For connected and software-enabled devices, the product-liability vehicle shifts. A software-as-a-medical-device (SaMD) product or a connected instrument can cause patient harm through code, data, or a security failure rather than a physical defect, so cyber and Technology E&O function as a primary product-liability response for that exposure, not merely as an add-on. The most common structural gap we see is a blanket additional-insured endorsement that silently excludes products and completed operations, leaving the manufacturer technically insured but non-compliant with the very contract that required the endorsement.

Regulatory + market context

Regulatory and contractual context

FDA device classification is the organizing principle for the entire program. Class determines the premarket pathway, the severity assumptions underwriters apply, and the size of the products tower, which is why an accurate classification for each product line is the starting point for any credible submission. Devices moving through an IDE study need clinical trial coverage aligned to the protocol before enrollment begins.

On the commercial side, the contracts a New Jersey manufacturer signs with hospitals and GPOs effectively dictate the insurance terms. Requirements for additional-insured status covering products and completed operations, primary and non-contributory wording, and minimum limits are non-negotiable conditions of doing business with most health systems. A program that reads well on its own but fails to satisfy those clauses will stall the contract, so the certificate and endorsement language has to be verified against each agreement rather than assumed.

Frequently asked

Common questions from New Jersey medical device operators

What makes New Jersey medical device insurance distinct from the state's pharma coverage?

New Jersey carries a real device and diagnostics base alongside its pharmaceutical corridor, with major manufacturers such as Becton Dickinson headquartered in Franklin Lakes and a deep supplier network across Northern New Jersey. Device risk underwrites differently from pharma: products liability is driven by FDA device class and physical or software failure modes rather than by a compound's clinical profile, and hospital and GPO purchase contracts create additional-insured obligations that pharma programs rarely face. Treating a device manufacturer as a pharma account, or the reverse, tends to leave real gaps.

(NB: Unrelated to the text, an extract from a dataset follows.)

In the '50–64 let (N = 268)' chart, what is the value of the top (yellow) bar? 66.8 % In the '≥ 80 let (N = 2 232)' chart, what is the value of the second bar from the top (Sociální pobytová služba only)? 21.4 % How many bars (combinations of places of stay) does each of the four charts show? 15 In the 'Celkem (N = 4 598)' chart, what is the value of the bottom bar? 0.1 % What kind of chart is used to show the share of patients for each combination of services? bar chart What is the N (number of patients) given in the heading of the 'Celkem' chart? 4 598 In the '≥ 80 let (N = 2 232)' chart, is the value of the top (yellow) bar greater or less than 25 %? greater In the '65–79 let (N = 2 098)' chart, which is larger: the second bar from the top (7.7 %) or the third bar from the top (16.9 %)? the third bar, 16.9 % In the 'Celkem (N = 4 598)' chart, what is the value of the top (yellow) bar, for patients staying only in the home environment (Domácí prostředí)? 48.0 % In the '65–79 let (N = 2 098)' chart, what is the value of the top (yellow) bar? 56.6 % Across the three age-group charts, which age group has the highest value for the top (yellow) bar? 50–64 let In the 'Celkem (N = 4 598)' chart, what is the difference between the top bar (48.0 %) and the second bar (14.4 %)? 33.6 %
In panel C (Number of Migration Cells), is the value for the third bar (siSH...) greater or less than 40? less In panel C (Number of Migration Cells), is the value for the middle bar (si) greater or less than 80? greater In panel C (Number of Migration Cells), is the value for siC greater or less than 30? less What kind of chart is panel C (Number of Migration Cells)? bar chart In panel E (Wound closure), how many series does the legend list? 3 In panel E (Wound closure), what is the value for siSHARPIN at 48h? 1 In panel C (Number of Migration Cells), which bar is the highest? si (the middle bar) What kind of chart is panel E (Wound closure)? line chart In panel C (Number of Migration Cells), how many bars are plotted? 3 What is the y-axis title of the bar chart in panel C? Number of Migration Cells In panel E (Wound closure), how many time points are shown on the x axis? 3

How is the products liability tower sized for a device manufacturer?

It is sized to device class. A Class I instrument, a Class II diagnostic or infusion product, and a Class III implantable each carry different severity assumptions, and the tower is built to match, with market-typical ranges commonly running from around $5M-$25M and higher for implantable or life-sustaining devices. Underwriters also weigh the installed base, the patient contact the device has, and whether it is life-sustaining, so an accurate classification for each product line is the foundation of the submission.

What do hospital and GPO contracts require from a device supplier's insurance?

Hospital purchase contracts and GPO supplier agreements, including those run through organizations such as Vizient, Premier, and HealthTrust, generally require the manufacturer to name the hospital and the GPO as additional insureds for both products AND completed operations, on a primary and non-contributory basis, at specified limits. The frequent failure point is a blanket additional-insured endorsement that quietly excludes products and completed operations, which leaves the supplier out of compliance with the contract it just signed. The endorsement language has to be checked against each agreement.

How are connected or software-based devices covered?

For software-as-a-medical-device (SaMD) products and connected instruments, patient harm can arise from code, data handling, or a security breach rather than a physical defect, so cyber and Technology E&O act as a primary product-liability vehicle for that exposure rather than a secondary add-on. A traditional products liability form built around manufactured-good defects may not respond cleanly to a software or connectivity failure. The program should coordinate the products tower with cyber and Tech E&O so the two do not leave a gap between them.